Text extract:
------------------------------------------------

It should be noted that PPC Hero had the lion’s share of the Client Management focused posts (21 out of 22). In fact, 13% of their posts I analyzed (I left out whitepapers and webinars, but actual submitted posts) had something to do with client management. I believe this is in part because they have their executive team write about their strengths (client and team management – which is exactly what I am suggesting we need more of).
It should also be noted that Search Engine Land seems to be in large part a PPC news site, and PPC news tends to be more technical in nature, so this will have an effect on the data. However, with 230 posts analyzed, even if half of those were user submitted posts, there was only 1 client management post so the percentage would still be 1% (which is still not great).
Shocking! Outrageous! Conference organizers and online editors everywhere are guilty as charged and must be brought to justice, right?? Right????
Well… here’s the thing. I asked some of them. This was their rather logical response:
It is PPCers the world over who consistently ignore the client management sessions and instead go for the account management sessions, thereby telling what sessions and speakers will sell conference tickets.
I’m not saying technical account posts and sessions are wrong. We still need a lot of those. What I am saying is that I believe there is an imbalance in our minds of importance, and that is demonstrated by the numbers.
If we are investing 1-5% of PPC industry thought into client management, it is difficult to argue that there is no room to grow here.
There are undoubtedly going to be objections as we think this through. Great! I’m sure there will be some I’ve never thought of. However, here are some I think would be brought up, as well as my answers to them.
“Who cares if we ignore or de-emphasize the client/boss aspect of our work? I was hired to dig deeply into Search Query reports, and by golly, that’s what I’m going to do.”
This sentiment is a little difficult for me to hear. It is the PPC “Not My Job” answer. You’ve seen those hilarious memes right?
I have done work as an account manager on many accounts in which I had no contact personally with the client, and each and every account was NOT the better for it. There was always a loss somewhere in communication between the client’s questions/wishes/feedback/ideas/suggestions and the actual implementation of those, and vice versa! Frankly, my philosophy is that a great account manager will be one who really understands the client, and it is difficult to understand a client that you don’t also have some sort of direct communication with.
Of course, there’s where agency life gets more complicated because you may have someone who knows a lot of technical PPC, but with the personality of a rock… not really someone you want on calls. Perhaps one solution is to invest in them over time to grow their ability on that side. That’s really all I’m saying here, not that there is any one single perfect answer in our industry, but that we need to grow better at this.
Perhaps one way to do that is to spend less time keeping account managers siloed away from the client, and more time growing their abilities to communicate with the client.
To be as blunt as this made up quote, anyone saying things like this hasn’t experienced much client management. Life is just too complicated for statements like that. Lean times hit every single client. Every single client. It. Will. Happen.

------------------------------------------------

Collection entries
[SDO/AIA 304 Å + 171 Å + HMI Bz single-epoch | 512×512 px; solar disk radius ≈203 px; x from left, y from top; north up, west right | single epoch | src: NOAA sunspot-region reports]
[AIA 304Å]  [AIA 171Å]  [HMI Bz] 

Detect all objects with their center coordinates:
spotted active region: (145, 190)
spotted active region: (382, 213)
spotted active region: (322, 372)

------------------------------------------------

Set problem A:
In the text on PPC client management, how many of the Client Management focused posts did PPC Hero have?
Set problem B:
Write out every line of the listing as a numbered list, leaving out any blank lines.

Task answer A:
PPC Hero had 21 out of 22.

Task answer B:
1. [SDO/AIA 304 Å + 171 Å + HMI Bz single-epoch | 512×512 px; solar disk radius ≈203 px; x from left, y from top; north up, west right | single epoch | src: NOAA sunspot-region reports]
2. [AIA 304Å]  [AIA 171Å]  [HMI Bz] 
3. Detect all objects with their center coordinates:
4. spotted active region: (145, 190)
5. spotted active region: (382, 213)
6. spotted active region: (322, 372)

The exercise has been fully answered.